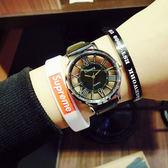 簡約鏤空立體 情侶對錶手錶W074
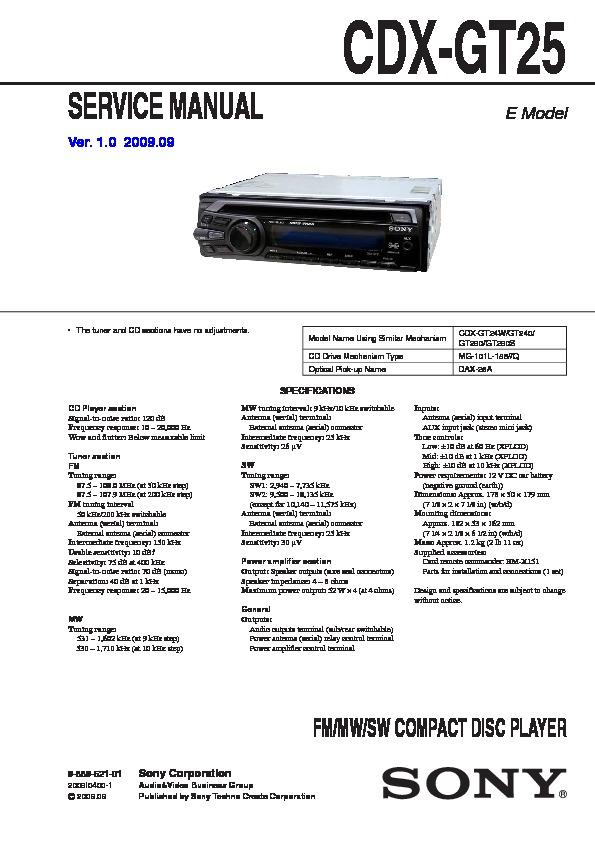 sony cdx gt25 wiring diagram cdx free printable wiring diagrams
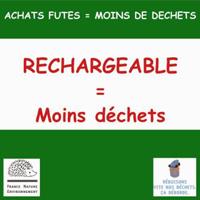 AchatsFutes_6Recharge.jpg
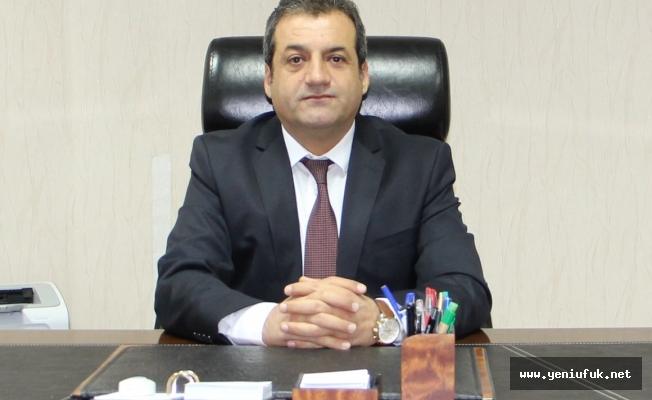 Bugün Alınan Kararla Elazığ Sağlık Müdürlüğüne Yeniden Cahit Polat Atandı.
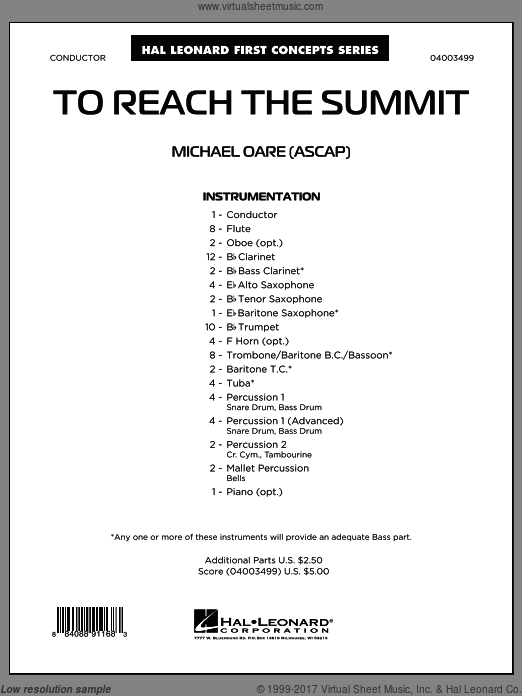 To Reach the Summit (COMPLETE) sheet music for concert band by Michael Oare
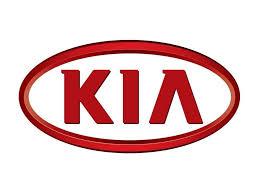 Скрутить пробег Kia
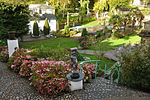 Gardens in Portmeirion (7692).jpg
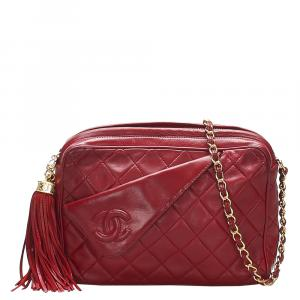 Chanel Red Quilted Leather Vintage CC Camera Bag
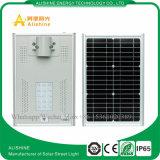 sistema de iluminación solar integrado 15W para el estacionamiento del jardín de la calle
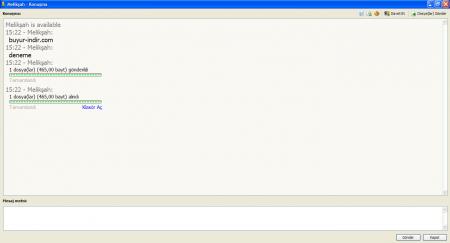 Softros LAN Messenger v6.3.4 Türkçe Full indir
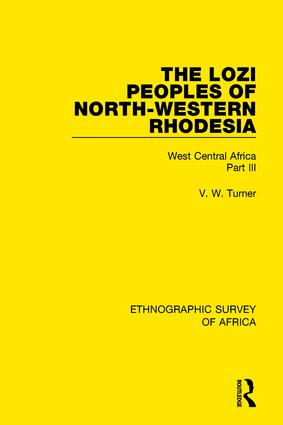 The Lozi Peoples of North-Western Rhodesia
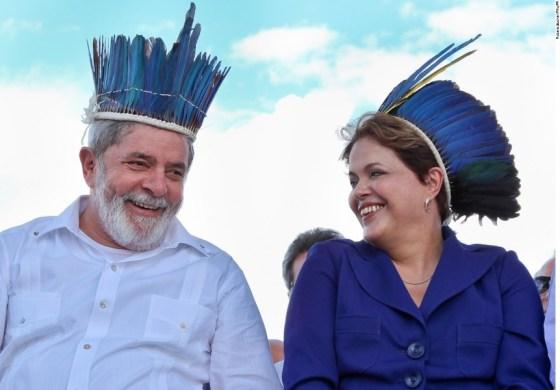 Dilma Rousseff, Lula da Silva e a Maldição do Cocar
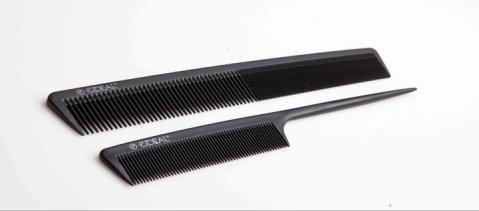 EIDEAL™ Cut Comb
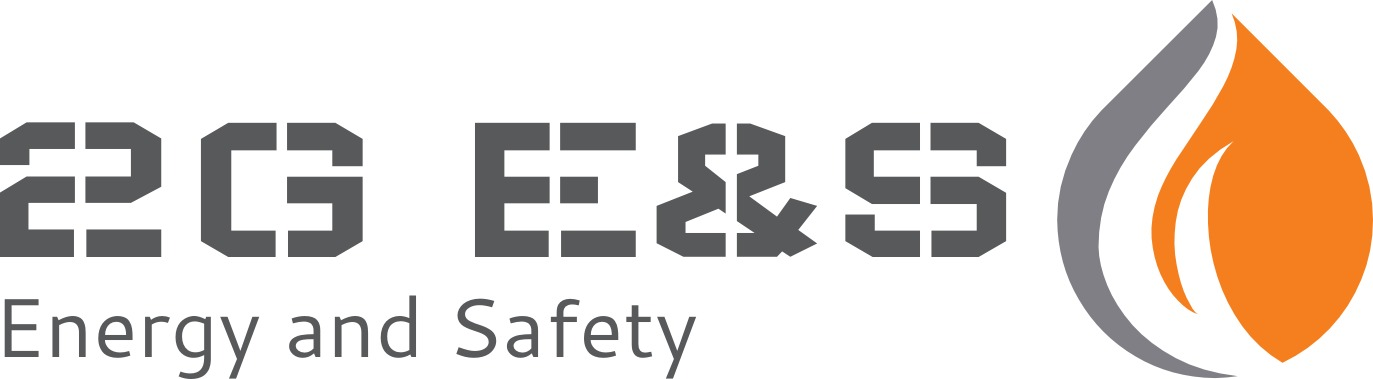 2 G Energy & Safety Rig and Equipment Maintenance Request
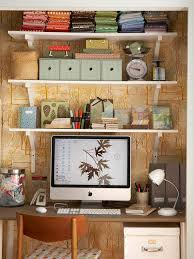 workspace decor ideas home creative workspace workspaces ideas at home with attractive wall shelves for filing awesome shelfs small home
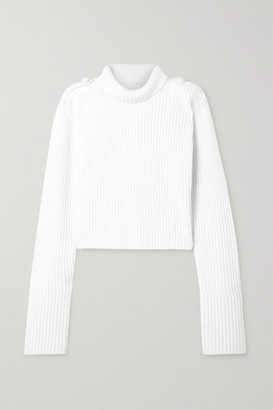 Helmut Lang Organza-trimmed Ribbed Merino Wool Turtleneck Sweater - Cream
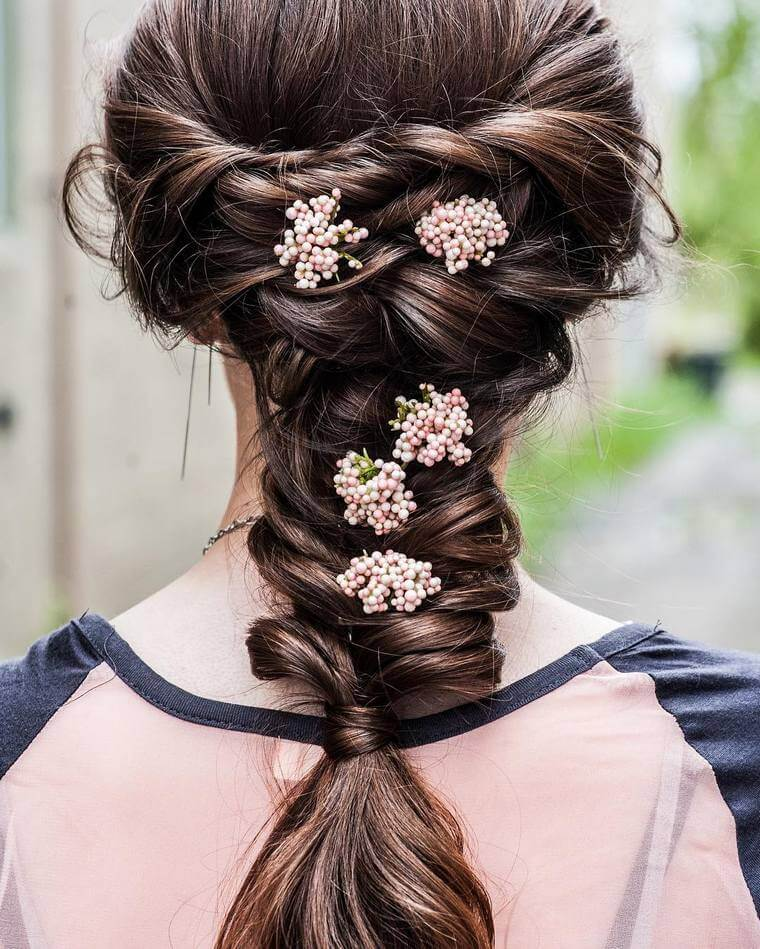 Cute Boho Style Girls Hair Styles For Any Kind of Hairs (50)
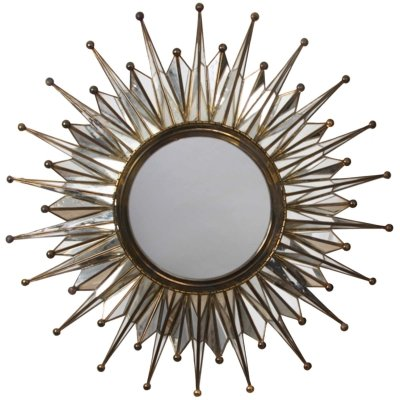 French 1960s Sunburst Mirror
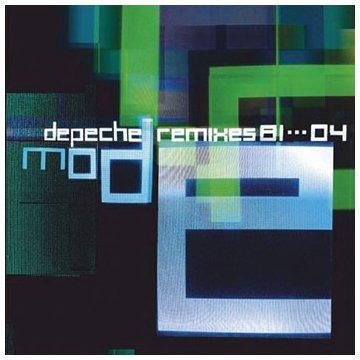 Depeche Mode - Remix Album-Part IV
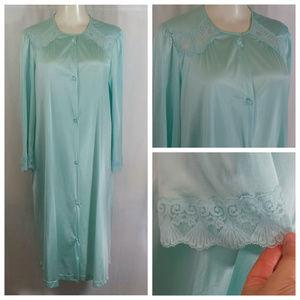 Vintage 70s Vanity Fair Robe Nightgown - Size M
---
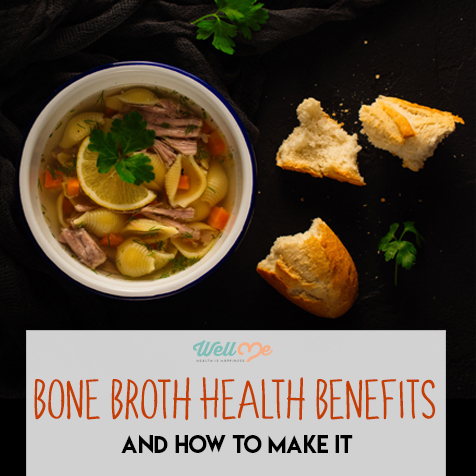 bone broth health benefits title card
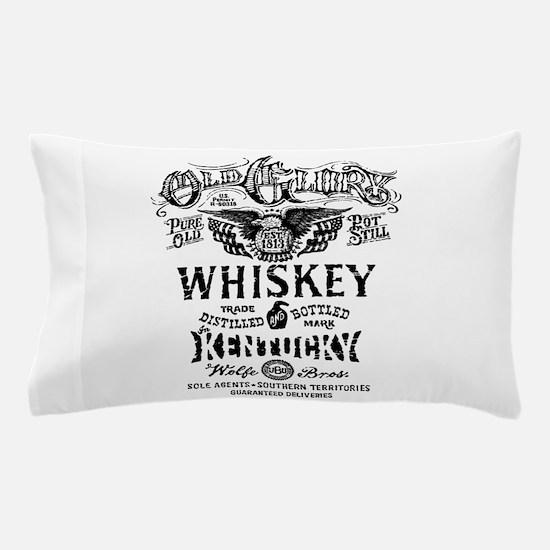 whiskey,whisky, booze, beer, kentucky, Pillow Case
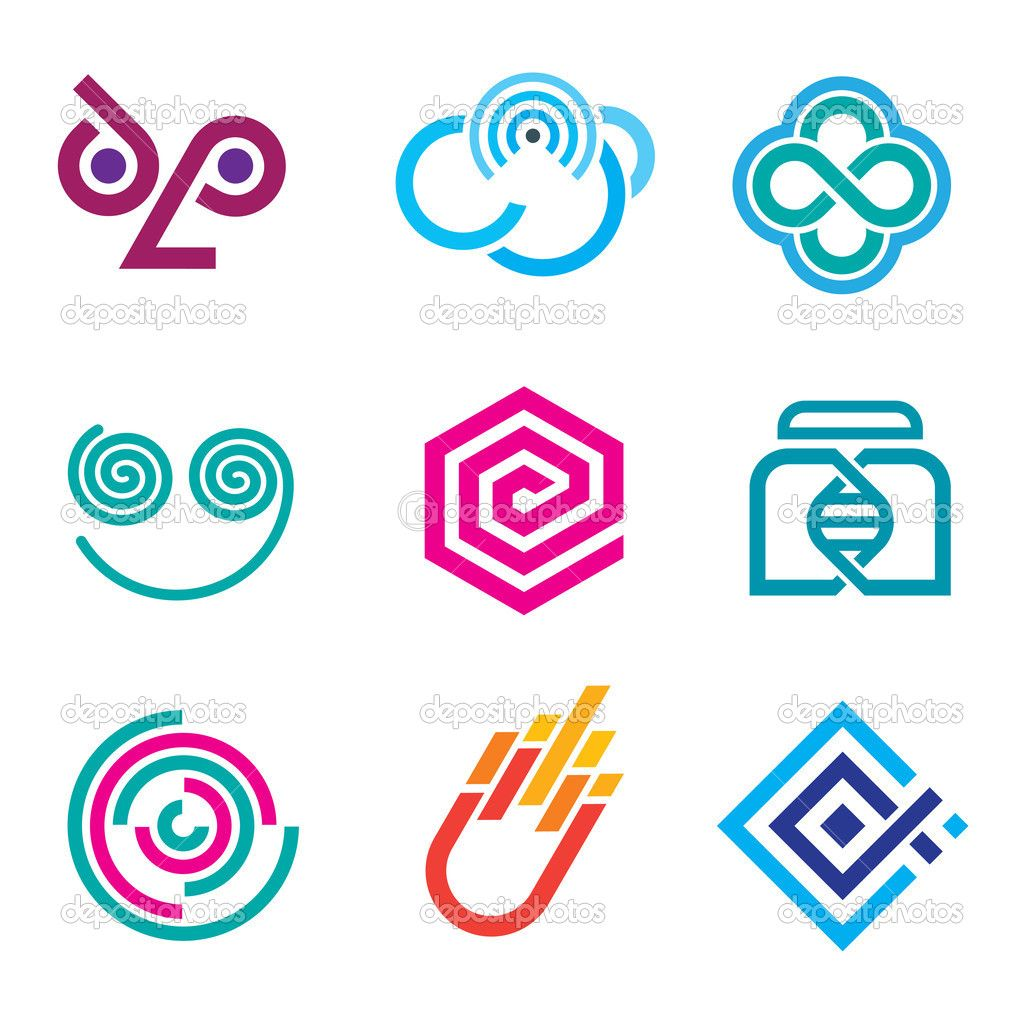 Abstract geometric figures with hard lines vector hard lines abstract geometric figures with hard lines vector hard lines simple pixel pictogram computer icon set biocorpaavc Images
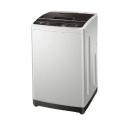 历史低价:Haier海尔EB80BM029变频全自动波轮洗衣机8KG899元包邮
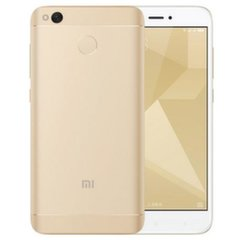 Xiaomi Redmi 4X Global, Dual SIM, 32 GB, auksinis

▶ _TASK DIRECTIONS_:
Your answer must be the lines above from the one holding "Depeche Mode - Remix Album-Part IV" up to and including the one holding "Vintage 70s Vanity", exact and with no pictures.

▶ _EXERCISE OUTPUT_:
 Depeche Mode - Remix Album-Part IV
 Vintage 70s Vanity Fair Robe Nightgown - Size M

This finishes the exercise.